A (Appellant) v Essex County Council (Respondent)
The UK Supreme Court has ruled that a breach of Article 2 Protocol 1 of the European Convention on Human Rights can be justiciable and sound in damages where a child is denied access to education available within the domestic system, however inadequate, to meet the child’s educational needs.
However the Court ruled that A2P1 does not impose an absolute minimum obligation to provide a child with an effective education, and the education made available for the purposes of an alleged violation of A2P1 (as opposed to the position in domestic law) can have regard to the financial resources available to the local authority.
The Appeal
This appeal concerned the justiciability and the content of the right to education under Article 2 Protocol 1 (‘A2P1’) of the European Convention on Human Rights (‘ECHR’). The Appellant, A, represented by Nicholas Bowen Q.C. and Shu Shin Luh of Garden Court Chambers, is a profoundly disabled and severely autistic young man who suffers from epilepsy and has serious learning difficulties.
The claim is the first case in which the Supreme Court has had to consider whether a failure to provide a severely disabled child with a minimally acceptable standard of education to meet his special educational needs contravenes the child’s human rights as enshrined in the ECHR. A2P1 of the Convention obliges governments to ensure that no one shall be denied the right to an education.

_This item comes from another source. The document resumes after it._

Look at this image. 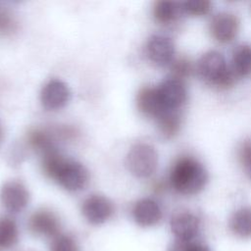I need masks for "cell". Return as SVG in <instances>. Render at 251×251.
<instances>
[{"label": "cell", "instance_id": "obj_1", "mask_svg": "<svg viewBox=\"0 0 251 251\" xmlns=\"http://www.w3.org/2000/svg\"><path fill=\"white\" fill-rule=\"evenodd\" d=\"M43 173L68 191L83 189L89 180L87 169L79 162L67 159L58 150L42 156Z\"/></svg>", "mask_w": 251, "mask_h": 251}, {"label": "cell", "instance_id": "obj_2", "mask_svg": "<svg viewBox=\"0 0 251 251\" xmlns=\"http://www.w3.org/2000/svg\"><path fill=\"white\" fill-rule=\"evenodd\" d=\"M207 180L208 175L203 165L190 156L179 157L170 172L172 187L184 195L198 193L204 188Z\"/></svg>", "mask_w": 251, "mask_h": 251}, {"label": "cell", "instance_id": "obj_3", "mask_svg": "<svg viewBox=\"0 0 251 251\" xmlns=\"http://www.w3.org/2000/svg\"><path fill=\"white\" fill-rule=\"evenodd\" d=\"M197 71L205 82L220 89L229 88L235 82V74L217 51L205 53L198 62Z\"/></svg>", "mask_w": 251, "mask_h": 251}, {"label": "cell", "instance_id": "obj_4", "mask_svg": "<svg viewBox=\"0 0 251 251\" xmlns=\"http://www.w3.org/2000/svg\"><path fill=\"white\" fill-rule=\"evenodd\" d=\"M126 166L136 177L151 176L158 166V153L155 147L144 142L135 143L126 154Z\"/></svg>", "mask_w": 251, "mask_h": 251}, {"label": "cell", "instance_id": "obj_5", "mask_svg": "<svg viewBox=\"0 0 251 251\" xmlns=\"http://www.w3.org/2000/svg\"><path fill=\"white\" fill-rule=\"evenodd\" d=\"M0 201L8 212L21 213L29 202L28 189L21 180H8L0 189Z\"/></svg>", "mask_w": 251, "mask_h": 251}, {"label": "cell", "instance_id": "obj_6", "mask_svg": "<svg viewBox=\"0 0 251 251\" xmlns=\"http://www.w3.org/2000/svg\"><path fill=\"white\" fill-rule=\"evenodd\" d=\"M81 213L89 224L102 225L112 217L114 206L108 197L101 194H91L83 200Z\"/></svg>", "mask_w": 251, "mask_h": 251}, {"label": "cell", "instance_id": "obj_7", "mask_svg": "<svg viewBox=\"0 0 251 251\" xmlns=\"http://www.w3.org/2000/svg\"><path fill=\"white\" fill-rule=\"evenodd\" d=\"M160 100L166 110L177 111L186 101L187 91L183 80L168 77L157 86Z\"/></svg>", "mask_w": 251, "mask_h": 251}, {"label": "cell", "instance_id": "obj_8", "mask_svg": "<svg viewBox=\"0 0 251 251\" xmlns=\"http://www.w3.org/2000/svg\"><path fill=\"white\" fill-rule=\"evenodd\" d=\"M71 99V90L66 82L59 78L48 80L40 91V102L47 110H59Z\"/></svg>", "mask_w": 251, "mask_h": 251}, {"label": "cell", "instance_id": "obj_9", "mask_svg": "<svg viewBox=\"0 0 251 251\" xmlns=\"http://www.w3.org/2000/svg\"><path fill=\"white\" fill-rule=\"evenodd\" d=\"M146 52L151 62L158 66H167L174 62L176 48L170 37L155 34L148 39Z\"/></svg>", "mask_w": 251, "mask_h": 251}, {"label": "cell", "instance_id": "obj_10", "mask_svg": "<svg viewBox=\"0 0 251 251\" xmlns=\"http://www.w3.org/2000/svg\"><path fill=\"white\" fill-rule=\"evenodd\" d=\"M28 227L35 235L55 238L59 235L60 221L52 211L43 208L32 213L28 220Z\"/></svg>", "mask_w": 251, "mask_h": 251}, {"label": "cell", "instance_id": "obj_11", "mask_svg": "<svg viewBox=\"0 0 251 251\" xmlns=\"http://www.w3.org/2000/svg\"><path fill=\"white\" fill-rule=\"evenodd\" d=\"M239 22L236 16L230 13H220L210 23L212 36L221 43H228L238 32Z\"/></svg>", "mask_w": 251, "mask_h": 251}, {"label": "cell", "instance_id": "obj_12", "mask_svg": "<svg viewBox=\"0 0 251 251\" xmlns=\"http://www.w3.org/2000/svg\"><path fill=\"white\" fill-rule=\"evenodd\" d=\"M136 106L144 116L155 119L168 111L160 100L157 87L154 86H143L139 89L136 95Z\"/></svg>", "mask_w": 251, "mask_h": 251}, {"label": "cell", "instance_id": "obj_13", "mask_svg": "<svg viewBox=\"0 0 251 251\" xmlns=\"http://www.w3.org/2000/svg\"><path fill=\"white\" fill-rule=\"evenodd\" d=\"M134 222L140 226H152L162 219V210L159 204L151 198L138 200L132 208Z\"/></svg>", "mask_w": 251, "mask_h": 251}, {"label": "cell", "instance_id": "obj_14", "mask_svg": "<svg viewBox=\"0 0 251 251\" xmlns=\"http://www.w3.org/2000/svg\"><path fill=\"white\" fill-rule=\"evenodd\" d=\"M199 225V219L189 212L178 213L171 220V229L177 240H193Z\"/></svg>", "mask_w": 251, "mask_h": 251}, {"label": "cell", "instance_id": "obj_15", "mask_svg": "<svg viewBox=\"0 0 251 251\" xmlns=\"http://www.w3.org/2000/svg\"><path fill=\"white\" fill-rule=\"evenodd\" d=\"M27 142L33 150L42 156L57 150L53 136L44 129L34 128L30 130L27 134Z\"/></svg>", "mask_w": 251, "mask_h": 251}, {"label": "cell", "instance_id": "obj_16", "mask_svg": "<svg viewBox=\"0 0 251 251\" xmlns=\"http://www.w3.org/2000/svg\"><path fill=\"white\" fill-rule=\"evenodd\" d=\"M183 13L181 3L173 1H157L153 7V16L160 24H171Z\"/></svg>", "mask_w": 251, "mask_h": 251}, {"label": "cell", "instance_id": "obj_17", "mask_svg": "<svg viewBox=\"0 0 251 251\" xmlns=\"http://www.w3.org/2000/svg\"><path fill=\"white\" fill-rule=\"evenodd\" d=\"M156 120L159 133L163 138L170 139L179 131L181 119L177 111H165Z\"/></svg>", "mask_w": 251, "mask_h": 251}, {"label": "cell", "instance_id": "obj_18", "mask_svg": "<svg viewBox=\"0 0 251 251\" xmlns=\"http://www.w3.org/2000/svg\"><path fill=\"white\" fill-rule=\"evenodd\" d=\"M229 227L239 237H251V208L243 207L235 211L229 220Z\"/></svg>", "mask_w": 251, "mask_h": 251}, {"label": "cell", "instance_id": "obj_19", "mask_svg": "<svg viewBox=\"0 0 251 251\" xmlns=\"http://www.w3.org/2000/svg\"><path fill=\"white\" fill-rule=\"evenodd\" d=\"M232 71L237 76L251 75V45L237 46L232 55Z\"/></svg>", "mask_w": 251, "mask_h": 251}, {"label": "cell", "instance_id": "obj_20", "mask_svg": "<svg viewBox=\"0 0 251 251\" xmlns=\"http://www.w3.org/2000/svg\"><path fill=\"white\" fill-rule=\"evenodd\" d=\"M19 239V228L10 217H0V249H9L16 245Z\"/></svg>", "mask_w": 251, "mask_h": 251}, {"label": "cell", "instance_id": "obj_21", "mask_svg": "<svg viewBox=\"0 0 251 251\" xmlns=\"http://www.w3.org/2000/svg\"><path fill=\"white\" fill-rule=\"evenodd\" d=\"M183 13L191 16H204L211 10L212 4L208 0H189L181 3Z\"/></svg>", "mask_w": 251, "mask_h": 251}, {"label": "cell", "instance_id": "obj_22", "mask_svg": "<svg viewBox=\"0 0 251 251\" xmlns=\"http://www.w3.org/2000/svg\"><path fill=\"white\" fill-rule=\"evenodd\" d=\"M171 71L173 77L183 80L190 75L192 72V64L187 58L181 57L172 63Z\"/></svg>", "mask_w": 251, "mask_h": 251}, {"label": "cell", "instance_id": "obj_23", "mask_svg": "<svg viewBox=\"0 0 251 251\" xmlns=\"http://www.w3.org/2000/svg\"><path fill=\"white\" fill-rule=\"evenodd\" d=\"M51 251H78L73 237L66 234H59L53 238Z\"/></svg>", "mask_w": 251, "mask_h": 251}, {"label": "cell", "instance_id": "obj_24", "mask_svg": "<svg viewBox=\"0 0 251 251\" xmlns=\"http://www.w3.org/2000/svg\"><path fill=\"white\" fill-rule=\"evenodd\" d=\"M170 251H211L208 246L193 240H176Z\"/></svg>", "mask_w": 251, "mask_h": 251}, {"label": "cell", "instance_id": "obj_25", "mask_svg": "<svg viewBox=\"0 0 251 251\" xmlns=\"http://www.w3.org/2000/svg\"><path fill=\"white\" fill-rule=\"evenodd\" d=\"M239 160L246 173L251 176V141L242 144L239 150Z\"/></svg>", "mask_w": 251, "mask_h": 251}, {"label": "cell", "instance_id": "obj_26", "mask_svg": "<svg viewBox=\"0 0 251 251\" xmlns=\"http://www.w3.org/2000/svg\"><path fill=\"white\" fill-rule=\"evenodd\" d=\"M16 29V22L12 15L7 12H0V33L9 34Z\"/></svg>", "mask_w": 251, "mask_h": 251}, {"label": "cell", "instance_id": "obj_27", "mask_svg": "<svg viewBox=\"0 0 251 251\" xmlns=\"http://www.w3.org/2000/svg\"><path fill=\"white\" fill-rule=\"evenodd\" d=\"M2 137H3V129H2V126H1V125H0V143H1Z\"/></svg>", "mask_w": 251, "mask_h": 251}]
</instances>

The Supreme Court also had to decide whether A had a justiciable claim in damages for the 18 months that he remained at home without any effective education after his special school decided it could no longer cope with his behaviour.

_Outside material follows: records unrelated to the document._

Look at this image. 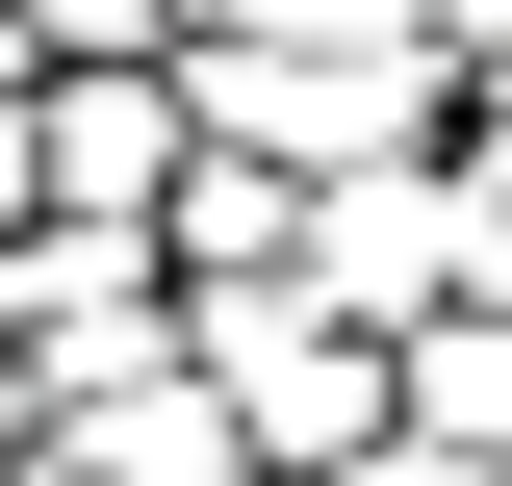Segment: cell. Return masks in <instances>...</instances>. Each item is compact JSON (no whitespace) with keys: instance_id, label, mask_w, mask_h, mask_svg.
I'll return each instance as SVG.
<instances>
[{"instance_id":"4","label":"cell","mask_w":512,"mask_h":486,"mask_svg":"<svg viewBox=\"0 0 512 486\" xmlns=\"http://www.w3.org/2000/svg\"><path fill=\"white\" fill-rule=\"evenodd\" d=\"M410 435H461V461H512V307H461V333H410Z\"/></svg>"},{"instance_id":"3","label":"cell","mask_w":512,"mask_h":486,"mask_svg":"<svg viewBox=\"0 0 512 486\" xmlns=\"http://www.w3.org/2000/svg\"><path fill=\"white\" fill-rule=\"evenodd\" d=\"M180 180H205L180 52H154V77H52V231H180Z\"/></svg>"},{"instance_id":"6","label":"cell","mask_w":512,"mask_h":486,"mask_svg":"<svg viewBox=\"0 0 512 486\" xmlns=\"http://www.w3.org/2000/svg\"><path fill=\"white\" fill-rule=\"evenodd\" d=\"M26 410H52V384H26V333H0V435H26Z\"/></svg>"},{"instance_id":"7","label":"cell","mask_w":512,"mask_h":486,"mask_svg":"<svg viewBox=\"0 0 512 486\" xmlns=\"http://www.w3.org/2000/svg\"><path fill=\"white\" fill-rule=\"evenodd\" d=\"M0 77H26V26H0Z\"/></svg>"},{"instance_id":"1","label":"cell","mask_w":512,"mask_h":486,"mask_svg":"<svg viewBox=\"0 0 512 486\" xmlns=\"http://www.w3.org/2000/svg\"><path fill=\"white\" fill-rule=\"evenodd\" d=\"M205 154H256V180H384V154H461V52H410L384 0H256V26H205L180 52Z\"/></svg>"},{"instance_id":"8","label":"cell","mask_w":512,"mask_h":486,"mask_svg":"<svg viewBox=\"0 0 512 486\" xmlns=\"http://www.w3.org/2000/svg\"><path fill=\"white\" fill-rule=\"evenodd\" d=\"M0 486H26V461H0Z\"/></svg>"},{"instance_id":"5","label":"cell","mask_w":512,"mask_h":486,"mask_svg":"<svg viewBox=\"0 0 512 486\" xmlns=\"http://www.w3.org/2000/svg\"><path fill=\"white\" fill-rule=\"evenodd\" d=\"M461 154H487V180H512V52H487V77H461Z\"/></svg>"},{"instance_id":"2","label":"cell","mask_w":512,"mask_h":486,"mask_svg":"<svg viewBox=\"0 0 512 486\" xmlns=\"http://www.w3.org/2000/svg\"><path fill=\"white\" fill-rule=\"evenodd\" d=\"M205 384H231L256 461H308V486H359L384 435H410V359H384L359 307H308V282H231L205 307Z\"/></svg>"}]
</instances>
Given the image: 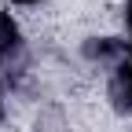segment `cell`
I'll list each match as a JSON object with an SVG mask.
<instances>
[{"label":"cell","mask_w":132,"mask_h":132,"mask_svg":"<svg viewBox=\"0 0 132 132\" xmlns=\"http://www.w3.org/2000/svg\"><path fill=\"white\" fill-rule=\"evenodd\" d=\"M0 118H4V106H0Z\"/></svg>","instance_id":"6"},{"label":"cell","mask_w":132,"mask_h":132,"mask_svg":"<svg viewBox=\"0 0 132 132\" xmlns=\"http://www.w3.org/2000/svg\"><path fill=\"white\" fill-rule=\"evenodd\" d=\"M121 52H125V44L121 40H110V37H103V40H88L85 44V55L88 59H121Z\"/></svg>","instance_id":"3"},{"label":"cell","mask_w":132,"mask_h":132,"mask_svg":"<svg viewBox=\"0 0 132 132\" xmlns=\"http://www.w3.org/2000/svg\"><path fill=\"white\" fill-rule=\"evenodd\" d=\"M15 4H40V0H15Z\"/></svg>","instance_id":"5"},{"label":"cell","mask_w":132,"mask_h":132,"mask_svg":"<svg viewBox=\"0 0 132 132\" xmlns=\"http://www.w3.org/2000/svg\"><path fill=\"white\" fill-rule=\"evenodd\" d=\"M110 103L118 114H132V62H118L110 77Z\"/></svg>","instance_id":"1"},{"label":"cell","mask_w":132,"mask_h":132,"mask_svg":"<svg viewBox=\"0 0 132 132\" xmlns=\"http://www.w3.org/2000/svg\"><path fill=\"white\" fill-rule=\"evenodd\" d=\"M125 22H128V29H132V0H128V7H125Z\"/></svg>","instance_id":"4"},{"label":"cell","mask_w":132,"mask_h":132,"mask_svg":"<svg viewBox=\"0 0 132 132\" xmlns=\"http://www.w3.org/2000/svg\"><path fill=\"white\" fill-rule=\"evenodd\" d=\"M19 55H22V33H19V22H15L7 11H0V66H11Z\"/></svg>","instance_id":"2"}]
</instances>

The matter was heard by Lord Phillips (President of the Supreme Court), Lady Hale, Lord Brown, Lord Kerr and Lord Clarke.
Background to the Appeal
A brought a claim for damages and to vindicate the violation of his rights under A2P1 in relation to an 18-month period between 17 January 2002 and 28 July 2003 when he was removed from his special school and left at home without any adequate education until finally being enrolled in an independent residential special school. The consequences for A (who was then 12) and his family during the 18 months were profound. He and his parents suffered terribly and he began to self harm. He became so frustrated due to a lack of stimulation that he was fitted with a helmet and arm splints to protect him from gouging his face and head-butting the wall. It was the view of the professionals treating him that this deterioration was due to under-stimulation. By the end of his enforced period at home his parents had to provide A with 24 hour care to keep him safe from self-harm, holding his hands in shifts all the time he was awake. A was eventually found a placement in a specialist residential school at a cost of £233,589 per year.
Judgment
On the first issue as to whether there is an absolute minimum guarantee under A2P1, the Court held, by a narrow majority of 3-2 (Lords Clarke, Phillips and Brown), that the right to education under A2P1 does not impose an absolute right to education that met the Appellant’s special educational needs during the 18 months he was excluded from the domestic education system.
In their judgments, Lord Kerr and Lady Hale dissented, Lord Kerr finding that human rights law does demand minimum acceptable standards of education. Lady Hale stated that the Strasbourg Court had yet to directly face this issue and they may well agree with the Appellant’s submissions and that the case should therefore go to trial. She stated that denial of access to education can be "catastrophic for a pupil with special educational needs".
On the second issue as to whether a breach of A2P1 can be justiciable and sound in damages, a different majority (Lord Phillips, Lady Hale and Lord Kerr) held that A might have been able to establish at a full trial that his right to education under A2P1 was breached because the local authority failed to provide A with education which was available within their resources which would have and could have mitigated the consequences of failing to meet A’s special educational needs during the 18-month-period when he was out of full-time schooling.
Whilst the appeal was ultimately dismissed on limitation grounds, the Court’s ruling on the second issue marks a significant departure from pre-existing case law which had made it impossible for an individual child to assert a breach of his right to education in the absence of a complete systems failure.
Following this judgment, it is now clear that where there is a failure to educate, a child can seek damages under the Human Rights Act where a local authority could have but failed to take steps to mitigate the consequences of this failure. To this extent this judgment demonstrates that as a matter of principle, A2P1 does add further protection to the rights of all children to be educated in accordance with the existing system of education and each case will have to be examined on its own facts.